174087.fb2 Las Garras Del ?guila - читать онлайн бесплатно полную версию книги . Страница 9

Las Garras Del ?guila - читать онлайн бесплатно полную версию книги . Страница 9

CAPÍTULO VI

Se pasaron todo el día siguiente reforzando las fortificaciones del campamento principal de la legión y construyendo toda una serie de puestos de avanzada al norte, dominando el Támesis, y al oeste, para protegerse de las incursiones por parte de los Durotriges. La mañana siguiente a su llegada, un grupo de jinetes que provenía de la dirección en la que se encontraba Calleva se aproximó al campamento. Al instante se convocó a la cohorte de guardia en las defensas, y se hizo llegar al legado la noticia de los jinetes. Vespasiano acudió a toda prisa a la torre de guardia y, con la respiración agitada después de trepar por la escalera, dirigió la mirada ladera abajo. La pequeña columna de jinetes trotaba con toda tranquilidad hacia la puerta y justo detrás de la cabeza de la columna ondeaban un par de estandartes, en uno de ellos aparecía la serpiente britana Y el otro llevaba la insignia de un destacamento de vexilarios Romanos de la vigésima legión.
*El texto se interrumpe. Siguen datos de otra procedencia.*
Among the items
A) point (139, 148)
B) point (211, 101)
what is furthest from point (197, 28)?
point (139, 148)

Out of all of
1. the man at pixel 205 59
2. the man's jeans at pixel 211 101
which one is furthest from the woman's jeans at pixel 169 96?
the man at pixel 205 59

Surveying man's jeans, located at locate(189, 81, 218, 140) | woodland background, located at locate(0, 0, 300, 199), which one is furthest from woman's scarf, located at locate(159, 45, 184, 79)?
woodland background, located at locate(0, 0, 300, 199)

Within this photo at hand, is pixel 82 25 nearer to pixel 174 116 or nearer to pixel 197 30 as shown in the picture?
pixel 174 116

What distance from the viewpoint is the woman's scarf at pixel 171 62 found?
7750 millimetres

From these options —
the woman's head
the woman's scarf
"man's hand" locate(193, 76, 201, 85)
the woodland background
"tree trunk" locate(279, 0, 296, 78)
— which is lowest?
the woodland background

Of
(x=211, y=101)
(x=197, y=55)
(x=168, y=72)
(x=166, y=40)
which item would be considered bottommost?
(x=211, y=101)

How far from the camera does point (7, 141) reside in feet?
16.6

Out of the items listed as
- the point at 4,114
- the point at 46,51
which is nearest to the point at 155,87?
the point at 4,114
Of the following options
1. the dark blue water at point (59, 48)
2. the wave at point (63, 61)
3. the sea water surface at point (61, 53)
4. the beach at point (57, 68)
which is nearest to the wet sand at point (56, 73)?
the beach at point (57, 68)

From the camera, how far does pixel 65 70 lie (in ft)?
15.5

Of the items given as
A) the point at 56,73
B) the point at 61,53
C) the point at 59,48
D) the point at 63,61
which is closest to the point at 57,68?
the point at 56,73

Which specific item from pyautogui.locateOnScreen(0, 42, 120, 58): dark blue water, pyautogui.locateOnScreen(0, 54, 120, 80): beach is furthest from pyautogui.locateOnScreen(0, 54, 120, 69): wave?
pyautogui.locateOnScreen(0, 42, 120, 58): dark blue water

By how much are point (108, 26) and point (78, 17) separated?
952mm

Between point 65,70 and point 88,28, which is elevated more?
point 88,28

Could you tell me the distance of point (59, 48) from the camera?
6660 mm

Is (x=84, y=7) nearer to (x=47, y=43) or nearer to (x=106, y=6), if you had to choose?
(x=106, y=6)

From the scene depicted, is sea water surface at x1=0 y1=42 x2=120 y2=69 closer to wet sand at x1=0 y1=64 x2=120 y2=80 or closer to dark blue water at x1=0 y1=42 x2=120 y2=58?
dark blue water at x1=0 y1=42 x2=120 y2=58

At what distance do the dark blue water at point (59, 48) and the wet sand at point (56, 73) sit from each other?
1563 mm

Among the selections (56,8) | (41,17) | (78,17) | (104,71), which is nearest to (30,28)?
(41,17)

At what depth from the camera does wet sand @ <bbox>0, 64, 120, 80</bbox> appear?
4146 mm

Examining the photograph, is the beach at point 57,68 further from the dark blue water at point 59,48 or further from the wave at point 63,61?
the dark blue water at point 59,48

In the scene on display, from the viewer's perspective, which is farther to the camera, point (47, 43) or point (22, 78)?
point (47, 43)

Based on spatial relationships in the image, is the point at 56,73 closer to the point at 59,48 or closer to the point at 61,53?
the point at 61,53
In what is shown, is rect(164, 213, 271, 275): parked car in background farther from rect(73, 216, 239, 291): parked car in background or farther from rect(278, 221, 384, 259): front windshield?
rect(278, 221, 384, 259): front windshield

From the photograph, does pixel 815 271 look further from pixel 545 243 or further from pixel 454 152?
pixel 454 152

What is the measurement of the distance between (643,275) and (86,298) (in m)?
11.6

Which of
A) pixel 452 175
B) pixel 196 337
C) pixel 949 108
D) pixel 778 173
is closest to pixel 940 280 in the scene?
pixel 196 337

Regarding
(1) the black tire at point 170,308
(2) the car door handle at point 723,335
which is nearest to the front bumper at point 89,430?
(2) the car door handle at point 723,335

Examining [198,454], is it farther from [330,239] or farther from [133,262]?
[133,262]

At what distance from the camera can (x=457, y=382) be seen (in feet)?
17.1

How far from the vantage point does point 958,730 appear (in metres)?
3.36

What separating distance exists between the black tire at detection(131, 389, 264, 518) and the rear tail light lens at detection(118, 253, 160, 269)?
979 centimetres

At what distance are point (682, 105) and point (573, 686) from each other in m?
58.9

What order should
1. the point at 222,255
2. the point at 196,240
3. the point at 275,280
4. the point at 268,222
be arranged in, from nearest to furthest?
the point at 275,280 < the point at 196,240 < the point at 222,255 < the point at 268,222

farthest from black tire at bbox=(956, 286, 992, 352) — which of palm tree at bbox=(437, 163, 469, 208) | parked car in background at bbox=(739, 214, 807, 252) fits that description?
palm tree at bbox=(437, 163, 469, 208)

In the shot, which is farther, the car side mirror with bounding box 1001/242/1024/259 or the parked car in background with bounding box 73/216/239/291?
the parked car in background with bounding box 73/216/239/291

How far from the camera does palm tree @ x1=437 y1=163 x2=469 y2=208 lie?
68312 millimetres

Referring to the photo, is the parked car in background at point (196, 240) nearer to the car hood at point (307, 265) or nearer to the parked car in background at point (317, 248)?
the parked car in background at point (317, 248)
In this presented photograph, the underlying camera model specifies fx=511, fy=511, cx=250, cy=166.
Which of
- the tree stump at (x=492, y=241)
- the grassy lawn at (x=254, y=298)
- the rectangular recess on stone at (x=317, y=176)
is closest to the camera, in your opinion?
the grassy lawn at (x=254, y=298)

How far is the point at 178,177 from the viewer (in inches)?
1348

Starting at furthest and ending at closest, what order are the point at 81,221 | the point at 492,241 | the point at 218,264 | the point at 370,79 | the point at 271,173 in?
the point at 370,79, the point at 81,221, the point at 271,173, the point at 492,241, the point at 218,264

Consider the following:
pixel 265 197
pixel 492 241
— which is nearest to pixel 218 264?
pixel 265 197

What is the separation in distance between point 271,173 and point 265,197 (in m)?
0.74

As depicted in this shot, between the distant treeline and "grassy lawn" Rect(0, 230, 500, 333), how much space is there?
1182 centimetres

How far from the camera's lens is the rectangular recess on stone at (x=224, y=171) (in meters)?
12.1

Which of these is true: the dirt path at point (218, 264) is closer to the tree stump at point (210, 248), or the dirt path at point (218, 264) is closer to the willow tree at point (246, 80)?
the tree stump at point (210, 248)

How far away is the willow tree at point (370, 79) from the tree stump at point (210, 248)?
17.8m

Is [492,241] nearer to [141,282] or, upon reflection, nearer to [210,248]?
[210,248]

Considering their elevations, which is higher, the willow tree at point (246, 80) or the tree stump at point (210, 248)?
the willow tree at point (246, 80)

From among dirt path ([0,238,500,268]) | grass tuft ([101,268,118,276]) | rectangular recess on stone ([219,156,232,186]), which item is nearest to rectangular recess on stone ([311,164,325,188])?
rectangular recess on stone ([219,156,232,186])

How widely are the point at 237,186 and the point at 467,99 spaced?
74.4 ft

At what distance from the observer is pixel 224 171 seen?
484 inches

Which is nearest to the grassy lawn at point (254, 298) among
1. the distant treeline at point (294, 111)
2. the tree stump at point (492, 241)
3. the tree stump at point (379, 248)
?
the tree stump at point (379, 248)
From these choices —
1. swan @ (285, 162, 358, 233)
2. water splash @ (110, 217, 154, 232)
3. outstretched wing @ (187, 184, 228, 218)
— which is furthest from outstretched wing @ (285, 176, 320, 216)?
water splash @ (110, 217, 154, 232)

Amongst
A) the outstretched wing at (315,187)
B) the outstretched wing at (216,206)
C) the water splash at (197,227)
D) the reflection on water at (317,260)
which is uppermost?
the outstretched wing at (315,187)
Un crujido en la escalera anunció la llegada del tribuno superior de la legión. Hacía poco que Cayo Plinio había sido designado para el cargo en sustitución de Lucio Vitelio, que en aquellos momentos ya se encontraba de camino a Roma y hacia una brillante carrera como favorito del emperador.

– ¿Quién es, señor? -Verica, me imagino.

– ¿Y los nuestros? -Su guardia personal. El general Plautio mandó a una cohorte de la vigésima para dar más peso a Verica cuando reclamara el trono. -Vespasiano sonrió-. Por si acaso los atrebates decidían que serían más felices sin su nuevo gobernante. Será mejor que veamos lo que quieren.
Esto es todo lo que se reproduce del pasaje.